--- begin Provided records ---

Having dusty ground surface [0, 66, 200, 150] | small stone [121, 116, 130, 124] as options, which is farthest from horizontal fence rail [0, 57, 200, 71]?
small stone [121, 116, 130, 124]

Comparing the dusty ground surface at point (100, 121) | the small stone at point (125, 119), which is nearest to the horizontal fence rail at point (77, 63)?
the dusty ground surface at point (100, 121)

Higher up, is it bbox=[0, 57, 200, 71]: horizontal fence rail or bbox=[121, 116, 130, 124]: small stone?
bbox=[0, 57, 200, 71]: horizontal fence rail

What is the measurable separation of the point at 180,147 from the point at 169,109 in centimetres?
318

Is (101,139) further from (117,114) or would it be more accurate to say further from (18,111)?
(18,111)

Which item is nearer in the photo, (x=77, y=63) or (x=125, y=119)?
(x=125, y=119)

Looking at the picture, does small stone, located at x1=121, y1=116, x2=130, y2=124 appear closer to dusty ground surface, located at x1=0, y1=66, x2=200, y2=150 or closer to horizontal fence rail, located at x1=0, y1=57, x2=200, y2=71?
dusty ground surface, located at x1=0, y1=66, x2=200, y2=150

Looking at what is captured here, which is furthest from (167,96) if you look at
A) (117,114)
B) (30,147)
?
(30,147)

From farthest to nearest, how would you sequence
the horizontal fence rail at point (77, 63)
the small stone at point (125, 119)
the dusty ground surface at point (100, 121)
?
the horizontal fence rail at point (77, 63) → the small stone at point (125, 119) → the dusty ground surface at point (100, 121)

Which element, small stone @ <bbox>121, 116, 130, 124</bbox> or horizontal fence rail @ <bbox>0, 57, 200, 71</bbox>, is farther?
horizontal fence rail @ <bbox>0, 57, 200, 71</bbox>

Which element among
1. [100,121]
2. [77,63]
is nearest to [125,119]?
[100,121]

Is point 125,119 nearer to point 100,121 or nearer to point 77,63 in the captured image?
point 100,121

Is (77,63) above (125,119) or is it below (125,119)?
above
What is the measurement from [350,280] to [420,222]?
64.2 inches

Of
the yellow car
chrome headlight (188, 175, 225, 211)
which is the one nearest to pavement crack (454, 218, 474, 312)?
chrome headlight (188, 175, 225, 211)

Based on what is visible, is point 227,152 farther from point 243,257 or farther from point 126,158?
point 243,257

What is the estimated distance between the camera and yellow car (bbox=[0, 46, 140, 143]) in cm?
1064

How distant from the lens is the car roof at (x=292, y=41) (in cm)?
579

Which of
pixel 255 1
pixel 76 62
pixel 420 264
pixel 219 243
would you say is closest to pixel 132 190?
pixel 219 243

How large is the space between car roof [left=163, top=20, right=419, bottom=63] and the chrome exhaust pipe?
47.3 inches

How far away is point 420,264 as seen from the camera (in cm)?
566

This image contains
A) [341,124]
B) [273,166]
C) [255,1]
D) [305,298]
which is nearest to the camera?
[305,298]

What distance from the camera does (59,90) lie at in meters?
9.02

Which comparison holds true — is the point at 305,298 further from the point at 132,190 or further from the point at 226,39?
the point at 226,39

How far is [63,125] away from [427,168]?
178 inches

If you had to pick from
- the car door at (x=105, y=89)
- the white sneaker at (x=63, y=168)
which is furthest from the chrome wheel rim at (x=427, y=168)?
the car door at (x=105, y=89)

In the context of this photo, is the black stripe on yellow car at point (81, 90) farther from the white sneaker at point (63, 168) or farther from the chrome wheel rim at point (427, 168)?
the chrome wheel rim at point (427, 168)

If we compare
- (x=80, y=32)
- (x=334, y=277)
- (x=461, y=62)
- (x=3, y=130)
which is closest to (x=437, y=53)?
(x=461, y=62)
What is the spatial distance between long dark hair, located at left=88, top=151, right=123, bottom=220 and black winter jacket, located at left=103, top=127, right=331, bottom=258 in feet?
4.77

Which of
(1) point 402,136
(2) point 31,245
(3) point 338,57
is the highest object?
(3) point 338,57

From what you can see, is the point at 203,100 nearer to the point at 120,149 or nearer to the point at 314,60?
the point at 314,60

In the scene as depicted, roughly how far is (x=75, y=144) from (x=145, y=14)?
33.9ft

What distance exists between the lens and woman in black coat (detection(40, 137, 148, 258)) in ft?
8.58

--- end Provided records ---

▶ What is needed: Each record above must be given again exactly.

▶ Task response:
Having dusty ground surface [0, 66, 200, 150] | small stone [121, 116, 130, 124] as options, which is farthest from horizontal fence rail [0, 57, 200, 71]?
small stone [121, 116, 130, 124]

Comparing the dusty ground surface at point (100, 121) | the small stone at point (125, 119), which is nearest to the horizontal fence rail at point (77, 63)?
the dusty ground surface at point (100, 121)

Higher up, is it bbox=[0, 57, 200, 71]: horizontal fence rail or bbox=[121, 116, 130, 124]: small stone?
bbox=[0, 57, 200, 71]: horizontal fence rail

What is the measurable separation of the point at 180,147 from the point at 169,109 in centimetres?
318

Is (101,139) further from (117,114) or would it be more accurate to say further from (18,111)?
(18,111)

Which item is nearer in the photo, (x=77, y=63) or (x=125, y=119)?
(x=125, y=119)

Looking at the picture, does small stone, located at x1=121, y1=116, x2=130, y2=124 appear closer to dusty ground surface, located at x1=0, y1=66, x2=200, y2=150 or closer to horizontal fence rail, located at x1=0, y1=57, x2=200, y2=71?
dusty ground surface, located at x1=0, y1=66, x2=200, y2=150

Looking at what is captured here, which is furthest from (167,96) if you look at
A) (117,114)
B) (30,147)
?
(30,147)

From farthest to nearest, how would you sequence
the horizontal fence rail at point (77, 63)
the small stone at point (125, 119)
the dusty ground surface at point (100, 121)
?
the horizontal fence rail at point (77, 63) → the small stone at point (125, 119) → the dusty ground surface at point (100, 121)

Which element, small stone @ <bbox>121, 116, 130, 124</bbox> or horizontal fence rail @ <bbox>0, 57, 200, 71</bbox>, is farther?
horizontal fence rail @ <bbox>0, 57, 200, 71</bbox>

Which element among
1. [100,121]
2. [77,63]
is nearest to [125,119]?
[100,121]

Is point 125,119 nearer to point 100,121 or nearer to point 77,63 in the captured image?
point 100,121

Is (77,63) above (125,119) or is it below (125,119)?
above
What is the measurement from [350,280] to [420,222]?
64.2 inches

Of
the yellow car
chrome headlight (188, 175, 225, 211)
which is the one nearest to pavement crack (454, 218, 474, 312)?
chrome headlight (188, 175, 225, 211)

Based on what is visible, is point 227,152 farther from point 243,257 or farther from point 126,158?
point 243,257

What is the estimated distance between the camera and yellow car (bbox=[0, 46, 140, 143]) in cm?
1064

How distant from the lens is the car roof at (x=292, y=41) (in cm)?
579

Which of
pixel 255 1
pixel 76 62
pixel 420 264
pixel 219 243
would you say is closest to pixel 132 190?
pixel 219 243

How large is the space between car roof [left=163, top=20, right=419, bottom=63] and the chrome exhaust pipe?
47.3 inches

How far away is point 420,264 as seen from the camera (in cm)?
566

This image contains
A) [341,124]
B) [273,166]
C) [255,1]
D) [305,298]
which is nearest to the camera?
[305,298]

What distance from the camera does (59,90) lie at in meters?
9.02

Which comparison holds true — is the point at 305,298 further from the point at 132,190 or further from the point at 226,39?
the point at 226,39

How far is [63,125] away from [427,168]?
178 inches

If you had to pick from
- the car door at (x=105, y=89)
- the white sneaker at (x=63, y=168)
which is furthest from the chrome wheel rim at (x=427, y=168)?
the car door at (x=105, y=89)

In the context of this photo, is the black stripe on yellow car at point (81, 90) farther from the white sneaker at point (63, 168) or farther from the chrome wheel rim at point (427, 168)?
the chrome wheel rim at point (427, 168)

If we compare
- (x=80, y=32)
- (x=334, y=277)
- (x=461, y=62)
- (x=3, y=130)
which is closest to (x=437, y=53)?
(x=461, y=62)
What is the spatial distance between long dark hair, located at left=88, top=151, right=123, bottom=220 and black winter jacket, located at left=103, top=127, right=331, bottom=258 in feet?
4.77

Which of
(1) point 402,136
(2) point 31,245
(3) point 338,57
is the highest object?
(3) point 338,57

From what you can see, is the point at 203,100 nearer to the point at 120,149 or nearer to the point at 314,60?
the point at 314,60

In the scene as depicted, roughly how far is (x=75, y=144) from (x=145, y=14)?
33.9ft

What distance exists between the lens and woman in black coat (detection(40, 137, 148, 258)) in ft?
8.58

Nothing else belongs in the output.